Prompt: Every entry that follows should be output again, word for word.
-=-=-=-=-
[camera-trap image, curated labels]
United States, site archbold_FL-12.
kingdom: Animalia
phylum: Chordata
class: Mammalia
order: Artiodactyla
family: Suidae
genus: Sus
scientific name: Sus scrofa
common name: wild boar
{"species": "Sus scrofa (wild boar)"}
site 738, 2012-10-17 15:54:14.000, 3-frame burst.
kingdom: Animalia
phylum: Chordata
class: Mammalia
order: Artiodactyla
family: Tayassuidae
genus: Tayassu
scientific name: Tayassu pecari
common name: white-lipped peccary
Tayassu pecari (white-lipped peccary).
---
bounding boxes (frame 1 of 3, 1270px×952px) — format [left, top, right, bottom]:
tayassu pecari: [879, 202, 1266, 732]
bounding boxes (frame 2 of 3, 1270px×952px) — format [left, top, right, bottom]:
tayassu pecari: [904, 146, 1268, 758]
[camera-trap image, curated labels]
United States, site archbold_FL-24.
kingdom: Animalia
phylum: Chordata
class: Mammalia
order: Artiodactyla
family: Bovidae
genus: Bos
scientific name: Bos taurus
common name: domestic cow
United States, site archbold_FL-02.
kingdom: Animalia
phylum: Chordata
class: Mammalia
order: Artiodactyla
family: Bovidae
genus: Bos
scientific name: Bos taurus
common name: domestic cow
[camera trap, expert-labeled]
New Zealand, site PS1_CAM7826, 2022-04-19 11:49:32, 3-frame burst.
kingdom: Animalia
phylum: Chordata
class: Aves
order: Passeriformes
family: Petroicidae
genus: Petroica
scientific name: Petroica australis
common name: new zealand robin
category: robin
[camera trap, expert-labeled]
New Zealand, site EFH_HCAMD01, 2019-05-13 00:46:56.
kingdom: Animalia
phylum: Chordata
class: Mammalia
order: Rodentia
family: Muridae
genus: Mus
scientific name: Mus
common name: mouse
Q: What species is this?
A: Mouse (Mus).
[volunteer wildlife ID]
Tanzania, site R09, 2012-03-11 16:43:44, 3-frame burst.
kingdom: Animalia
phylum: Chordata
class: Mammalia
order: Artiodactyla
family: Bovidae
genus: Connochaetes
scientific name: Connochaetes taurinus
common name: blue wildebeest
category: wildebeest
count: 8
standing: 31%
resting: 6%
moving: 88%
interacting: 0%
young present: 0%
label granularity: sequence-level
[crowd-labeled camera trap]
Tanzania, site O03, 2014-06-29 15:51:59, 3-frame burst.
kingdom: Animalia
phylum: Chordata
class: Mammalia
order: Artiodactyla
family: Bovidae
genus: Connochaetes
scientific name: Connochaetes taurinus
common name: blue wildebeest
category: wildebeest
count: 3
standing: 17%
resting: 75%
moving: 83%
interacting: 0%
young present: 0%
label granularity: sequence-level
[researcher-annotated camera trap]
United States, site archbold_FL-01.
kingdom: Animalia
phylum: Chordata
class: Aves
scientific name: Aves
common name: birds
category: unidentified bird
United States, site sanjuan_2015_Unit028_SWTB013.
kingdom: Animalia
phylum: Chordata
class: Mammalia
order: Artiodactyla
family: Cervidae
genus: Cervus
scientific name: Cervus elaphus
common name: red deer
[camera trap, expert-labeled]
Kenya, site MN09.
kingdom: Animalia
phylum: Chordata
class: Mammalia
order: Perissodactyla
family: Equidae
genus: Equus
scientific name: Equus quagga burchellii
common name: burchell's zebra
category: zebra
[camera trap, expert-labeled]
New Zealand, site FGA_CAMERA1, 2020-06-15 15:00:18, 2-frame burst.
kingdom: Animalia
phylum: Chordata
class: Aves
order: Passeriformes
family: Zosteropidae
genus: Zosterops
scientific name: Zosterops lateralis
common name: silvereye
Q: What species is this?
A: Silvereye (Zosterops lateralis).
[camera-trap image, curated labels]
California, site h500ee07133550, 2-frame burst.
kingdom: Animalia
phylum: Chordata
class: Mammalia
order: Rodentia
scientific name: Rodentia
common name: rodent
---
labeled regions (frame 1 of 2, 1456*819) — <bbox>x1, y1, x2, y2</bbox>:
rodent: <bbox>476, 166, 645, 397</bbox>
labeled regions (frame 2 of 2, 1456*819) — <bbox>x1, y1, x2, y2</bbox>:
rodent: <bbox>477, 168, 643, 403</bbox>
-=-=-=-=-
Task result:
[camera-trap image, curated labels]
United States, site archbold_FL-12.
kingdom: Animalia
phylum: Chordata
class: Mammalia
order: Artiodactyla
family: Suidae
genus: Sus
scientific name: Sus scrofa
common name: wild boar
{"species": "Sus scrofa (wild boar)"}
site 738, 2012-10-17 15:54:14.000, 3-frame burst.
kingdom: Animalia
phylum: Chordata
class: Mammalia
order: Artiodactyla
family: Tayassuidae
genus: Tayassu
scientific name: Tayassu pecari
common name: white-lipped peccary
Tayassu pecari (white-lipped peccary).
---
bounding boxes (frame 1 of 3, 1270px×952px) — format [left, top, right, bottom]:
tayassu pecari: [879, 202, 1266, 732]
bounding boxes (frame 2 of 3, 1270px×952px) — format [left, top, right, bottom]:
tayassu pecari: [904, 146, 1268, 758]
[camera-trap image, curated labels]
United States, site archbold_FL-24.
kingdom: Animalia
phylum: Chordata
class: Mammalia
order: Artiodactyla
family: Bovidae
genus: Bos
scientific name: Bos taurus
common name: domestic cow
United States, site archbold_FL-02.
kingdom: Animalia
phylum: Chordata
class: Mammalia
order: Artiodactyla
family: Bovidae
genus: Bos
scientific name: Bos taurus
common name: domestic cow
[camera trap, expert-labeled]
New Zealand, site PS1_CAM7826, 2022-04-19 11:49:32, 3-frame burst.
kingdom: Animalia
phylum: Chordata
class: Aves
order: Passeriformes
family: Petroicidae
genus: Petroica
scientific name: Petroica australis
common name: new zealand robin
category: robin
[camera trap, expert-labeled]
New Zealand, site EFH_HCAMD01, 2019-05-13 00:46:56.
kingdom: Animalia
phylum: Chordata
class: Mammalia
order: Rodentia
family: Muridae
genus: Mus
scientific name: Mus
common name: mouse
Q: What species is this?
A: Mouse (Mus).
[volunteer wildlife ID]
Tanzania, site R09, 2012-03-11 16:43:44, 3-frame burst.
kingdom: Animalia
phylum: Chordata
class: Mammalia
order: Artiodactyla
family: Bovidae
genus: Connochaetes
scientific name: Connochaetes taurinus
common name: blue wildebeest
category: wildebeest
count: 8
standing: 31%
resting: 6%
moving: 88%
interacting: 0%
young present: 0%
label granularity: sequence-level
[crowd-labeled camera trap]
Tanzania, site O03, 2014-06-29 15:51:59, 3-frame burst.
kingdom: Animalia
phylum: Chordata
class: Mammalia
order: Artiodactyla
family: Bovidae
genus: Connochaetes
scientific name: Connochaetes taurinus
common name: blue wildebeest
category: wildebeest
count: 3
standing: 17%
resting: 75%
moving: 83%
interacting: 0%
young present: 0%
label granularity: sequence-level
[researcher-annotated camera trap]
United States, site archbold_FL-01.
kingdom: Animalia
phylum: Chordata
class: Aves
scientific name: Aves
common name: birds
category: unidentified bird
United States, site sanjuan_2015_Unit028_SWTB013.
kingdom: Animalia
phylum: Chordata
class: Mammalia
order: Artiodactyla
family: Cervidae
genus: Cervus
scientific name: Cervus elaphus
common name: red deer
[camera trap, expert-labeled]
Kenya, site MN09.
kingdom: Animalia
phylum: Chordata
class: Mammalia
order: Perissodactyla
family: Equidae
genus: Equus
scientific name: Equus quagga burchellii
common name: burchell's zebra
category: zebra
[camera trap, expert-labeled]
New Zealand, site FGA_CAMERA1, 2020-06-15 15:00:18, 2-frame burst.
kingdom: Animalia
phylum: Chordata
class: Aves
order: Passeriformes
family: Zosteropidae
genus: Zosterops
scientific name: Zosterops lateralis
common name: silvereye
Q: What species is this?
A: Silvereye (Zosterops lateralis).
[camera-trap image, curated labels]
California, site h500ee07133550, 2-frame burst.
kingdom: Animalia
phylum: Chordata
class: Mammalia
order: Rodentia
scientific name: Rodentia
common name: rodent
---
labeled regions (frame 1 of 2, 1456*819) — <bbox>x1, y1, x2, y2</bbox>:
rodent: <bbox>476, 166, 645, 397</bbox>
labeled regions (frame 2 of 2, 1456*819) — <bbox>x1, y1, x2, y2</bbox>:
rodent: <bbox>477, 168, 643, 403</bbox>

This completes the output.